■ TASK TO COMPLETE
Each line with the string "shape" is to be copied from the records below.

(Saved data entries)
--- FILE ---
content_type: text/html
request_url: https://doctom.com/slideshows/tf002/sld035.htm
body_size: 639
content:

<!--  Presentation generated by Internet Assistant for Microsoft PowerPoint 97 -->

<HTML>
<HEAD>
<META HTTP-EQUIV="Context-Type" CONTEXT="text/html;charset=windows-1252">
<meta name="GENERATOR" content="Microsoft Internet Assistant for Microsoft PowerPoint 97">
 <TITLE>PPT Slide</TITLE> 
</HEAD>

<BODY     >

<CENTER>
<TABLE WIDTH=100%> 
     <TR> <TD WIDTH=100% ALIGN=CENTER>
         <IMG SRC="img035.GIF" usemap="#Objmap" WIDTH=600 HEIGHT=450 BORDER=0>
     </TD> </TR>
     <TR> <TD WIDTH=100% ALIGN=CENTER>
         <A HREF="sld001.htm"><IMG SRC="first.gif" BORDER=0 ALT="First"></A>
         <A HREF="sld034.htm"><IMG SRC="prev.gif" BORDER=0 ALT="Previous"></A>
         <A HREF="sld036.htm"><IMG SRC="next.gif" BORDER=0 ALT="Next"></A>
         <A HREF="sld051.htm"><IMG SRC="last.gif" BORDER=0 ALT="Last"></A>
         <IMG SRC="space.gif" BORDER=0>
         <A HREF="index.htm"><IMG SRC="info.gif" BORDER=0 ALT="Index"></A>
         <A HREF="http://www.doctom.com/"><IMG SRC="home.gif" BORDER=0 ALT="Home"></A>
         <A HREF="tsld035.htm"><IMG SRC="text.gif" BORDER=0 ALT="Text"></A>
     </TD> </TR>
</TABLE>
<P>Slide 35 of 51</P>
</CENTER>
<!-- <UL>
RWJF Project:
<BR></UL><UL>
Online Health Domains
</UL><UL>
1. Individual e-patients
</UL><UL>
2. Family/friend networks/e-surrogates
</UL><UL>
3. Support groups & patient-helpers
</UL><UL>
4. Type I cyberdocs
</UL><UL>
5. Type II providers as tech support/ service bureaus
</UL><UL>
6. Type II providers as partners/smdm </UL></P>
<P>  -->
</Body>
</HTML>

...

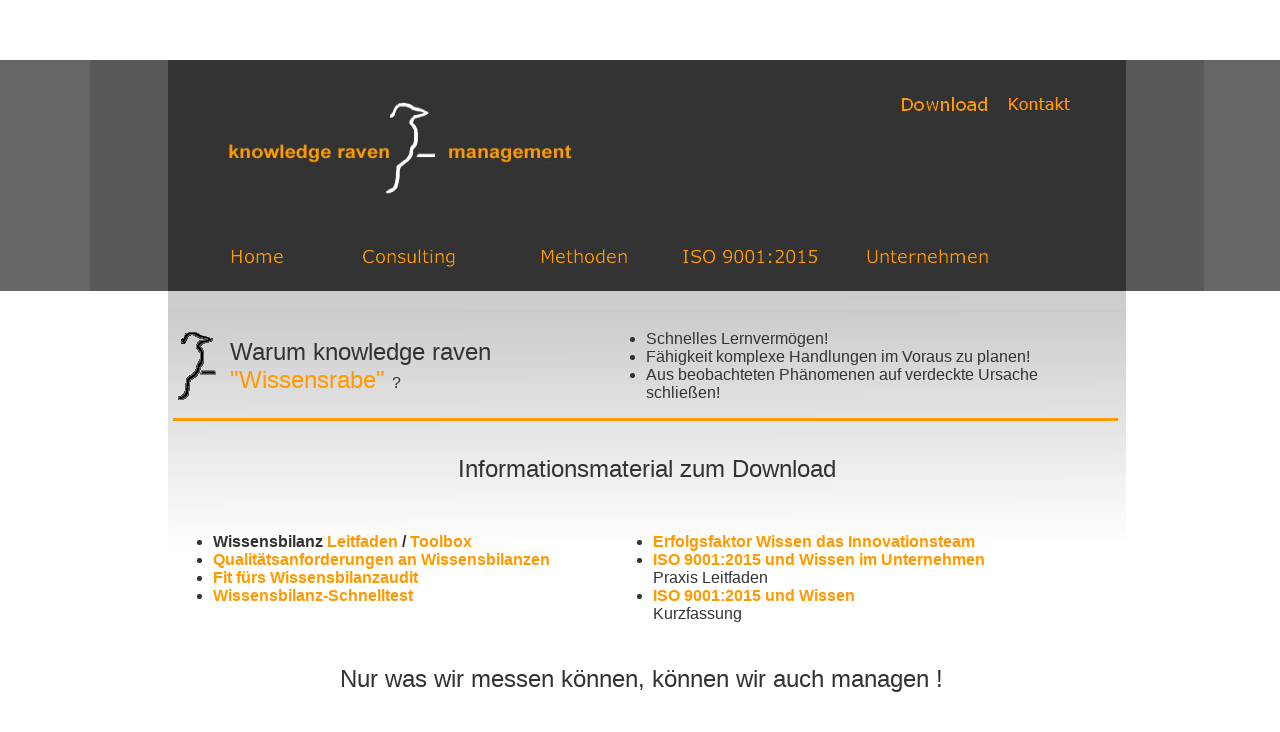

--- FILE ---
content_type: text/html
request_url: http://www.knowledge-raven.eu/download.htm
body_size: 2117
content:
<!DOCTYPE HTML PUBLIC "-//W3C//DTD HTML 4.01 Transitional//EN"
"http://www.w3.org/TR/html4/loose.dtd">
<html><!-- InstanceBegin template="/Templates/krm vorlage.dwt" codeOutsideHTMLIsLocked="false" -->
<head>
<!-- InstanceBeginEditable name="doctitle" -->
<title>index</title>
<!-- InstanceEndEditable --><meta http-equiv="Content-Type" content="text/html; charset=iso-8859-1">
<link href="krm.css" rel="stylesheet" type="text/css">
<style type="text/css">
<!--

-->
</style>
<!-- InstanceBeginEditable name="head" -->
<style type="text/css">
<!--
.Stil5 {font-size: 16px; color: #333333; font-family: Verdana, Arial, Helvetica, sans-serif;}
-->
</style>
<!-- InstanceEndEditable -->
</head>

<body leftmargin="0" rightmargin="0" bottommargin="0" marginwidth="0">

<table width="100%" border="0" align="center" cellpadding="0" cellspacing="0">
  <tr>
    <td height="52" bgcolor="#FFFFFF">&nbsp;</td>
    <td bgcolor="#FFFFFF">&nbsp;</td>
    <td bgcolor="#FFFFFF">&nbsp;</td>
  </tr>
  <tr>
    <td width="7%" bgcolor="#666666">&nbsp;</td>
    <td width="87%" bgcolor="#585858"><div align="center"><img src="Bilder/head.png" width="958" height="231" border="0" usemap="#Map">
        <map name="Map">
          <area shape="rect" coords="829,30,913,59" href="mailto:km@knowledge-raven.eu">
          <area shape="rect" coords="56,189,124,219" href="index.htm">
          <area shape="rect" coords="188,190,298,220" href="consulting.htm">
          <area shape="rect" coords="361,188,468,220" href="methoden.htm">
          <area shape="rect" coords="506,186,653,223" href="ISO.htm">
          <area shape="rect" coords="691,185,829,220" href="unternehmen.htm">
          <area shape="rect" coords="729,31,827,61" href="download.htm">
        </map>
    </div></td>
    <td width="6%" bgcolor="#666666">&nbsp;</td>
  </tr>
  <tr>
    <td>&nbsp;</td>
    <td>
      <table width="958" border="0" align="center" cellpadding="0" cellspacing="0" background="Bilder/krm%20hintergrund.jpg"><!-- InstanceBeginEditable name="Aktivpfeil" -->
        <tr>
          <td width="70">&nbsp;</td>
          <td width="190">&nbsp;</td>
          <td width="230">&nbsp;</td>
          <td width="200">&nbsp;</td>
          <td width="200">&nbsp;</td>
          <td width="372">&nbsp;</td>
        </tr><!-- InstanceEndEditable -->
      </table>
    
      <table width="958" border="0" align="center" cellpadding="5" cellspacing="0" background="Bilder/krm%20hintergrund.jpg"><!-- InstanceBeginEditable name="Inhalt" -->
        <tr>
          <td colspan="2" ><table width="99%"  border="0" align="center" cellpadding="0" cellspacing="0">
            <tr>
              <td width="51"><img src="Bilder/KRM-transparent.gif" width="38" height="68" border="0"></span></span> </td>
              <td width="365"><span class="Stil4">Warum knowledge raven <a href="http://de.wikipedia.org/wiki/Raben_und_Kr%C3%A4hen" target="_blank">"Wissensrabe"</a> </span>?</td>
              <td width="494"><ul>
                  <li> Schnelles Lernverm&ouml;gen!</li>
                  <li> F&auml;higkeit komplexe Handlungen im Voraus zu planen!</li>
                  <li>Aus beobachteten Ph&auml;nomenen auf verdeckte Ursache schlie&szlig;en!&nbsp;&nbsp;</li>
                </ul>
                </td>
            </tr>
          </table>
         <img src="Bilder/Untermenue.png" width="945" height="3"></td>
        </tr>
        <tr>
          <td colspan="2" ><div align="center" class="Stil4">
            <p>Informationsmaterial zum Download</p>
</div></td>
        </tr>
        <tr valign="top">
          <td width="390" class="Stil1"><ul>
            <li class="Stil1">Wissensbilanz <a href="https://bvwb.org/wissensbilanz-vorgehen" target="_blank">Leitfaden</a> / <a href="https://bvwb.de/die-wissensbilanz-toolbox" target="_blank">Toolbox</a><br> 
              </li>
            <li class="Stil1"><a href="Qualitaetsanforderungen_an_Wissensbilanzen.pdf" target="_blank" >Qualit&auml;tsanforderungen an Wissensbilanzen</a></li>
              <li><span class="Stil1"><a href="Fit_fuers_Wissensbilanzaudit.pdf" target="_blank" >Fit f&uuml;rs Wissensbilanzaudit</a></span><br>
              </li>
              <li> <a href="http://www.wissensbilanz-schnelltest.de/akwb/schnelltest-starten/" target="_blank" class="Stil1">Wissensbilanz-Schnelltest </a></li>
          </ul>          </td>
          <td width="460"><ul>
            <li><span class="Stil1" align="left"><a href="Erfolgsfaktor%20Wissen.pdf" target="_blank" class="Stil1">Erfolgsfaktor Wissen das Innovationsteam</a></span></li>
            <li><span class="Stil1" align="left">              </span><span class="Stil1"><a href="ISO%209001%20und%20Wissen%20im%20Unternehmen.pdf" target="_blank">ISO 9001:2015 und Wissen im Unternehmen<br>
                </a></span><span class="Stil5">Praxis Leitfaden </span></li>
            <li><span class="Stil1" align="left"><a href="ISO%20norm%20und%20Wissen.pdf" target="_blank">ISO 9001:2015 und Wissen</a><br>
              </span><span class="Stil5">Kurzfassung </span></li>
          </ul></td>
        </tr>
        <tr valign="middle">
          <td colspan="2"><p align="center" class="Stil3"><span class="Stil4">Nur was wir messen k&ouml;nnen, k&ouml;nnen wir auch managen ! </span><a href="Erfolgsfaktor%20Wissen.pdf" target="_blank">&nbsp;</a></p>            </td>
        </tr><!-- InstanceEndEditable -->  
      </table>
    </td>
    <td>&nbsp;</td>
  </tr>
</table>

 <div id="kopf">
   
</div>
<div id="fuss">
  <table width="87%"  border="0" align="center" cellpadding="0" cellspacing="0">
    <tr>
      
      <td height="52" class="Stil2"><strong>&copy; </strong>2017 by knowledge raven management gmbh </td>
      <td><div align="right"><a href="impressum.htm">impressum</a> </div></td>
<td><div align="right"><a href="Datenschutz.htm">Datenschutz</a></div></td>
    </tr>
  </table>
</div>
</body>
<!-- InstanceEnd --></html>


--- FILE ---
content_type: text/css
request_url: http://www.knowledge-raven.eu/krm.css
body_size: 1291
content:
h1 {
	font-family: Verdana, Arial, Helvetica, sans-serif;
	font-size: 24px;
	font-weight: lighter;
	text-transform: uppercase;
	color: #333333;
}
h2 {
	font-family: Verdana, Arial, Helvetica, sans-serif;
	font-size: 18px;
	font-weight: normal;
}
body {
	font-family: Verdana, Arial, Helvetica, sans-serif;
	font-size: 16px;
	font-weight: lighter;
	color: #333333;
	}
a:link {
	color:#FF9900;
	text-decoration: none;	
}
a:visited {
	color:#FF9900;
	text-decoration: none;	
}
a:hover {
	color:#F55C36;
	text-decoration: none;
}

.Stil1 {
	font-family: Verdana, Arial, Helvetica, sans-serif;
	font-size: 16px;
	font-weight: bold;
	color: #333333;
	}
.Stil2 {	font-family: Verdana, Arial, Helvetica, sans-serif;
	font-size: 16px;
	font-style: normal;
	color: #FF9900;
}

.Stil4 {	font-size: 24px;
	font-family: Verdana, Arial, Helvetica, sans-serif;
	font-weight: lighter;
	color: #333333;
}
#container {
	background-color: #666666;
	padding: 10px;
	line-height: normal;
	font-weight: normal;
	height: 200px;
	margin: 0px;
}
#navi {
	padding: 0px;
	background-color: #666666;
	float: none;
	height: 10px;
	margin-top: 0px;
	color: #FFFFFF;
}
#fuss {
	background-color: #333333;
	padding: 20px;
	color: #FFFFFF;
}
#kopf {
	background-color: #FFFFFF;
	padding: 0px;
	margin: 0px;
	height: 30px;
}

■ SOLUTION TO THE EXERCISE
          <area shape="rect" coords="829,30,913,59" href="mailto:km@knowledge-raven.eu">
          <area shape="rect" coords="56,189,124,219" href="index.htm">
          <area shape="rect" coords="188,190,298,220" href="consulting.htm">
          <area shape="rect" coords="361,188,468,220" href="methoden.htm">
          <area shape="rect" coords="506,186,653,223" href="ISO.htm">
          <area shape="rect" coords="691,185,829,220" href="unternehmen.htm">
          <area shape="rect" coords="729,31,827,61" href="download.htm">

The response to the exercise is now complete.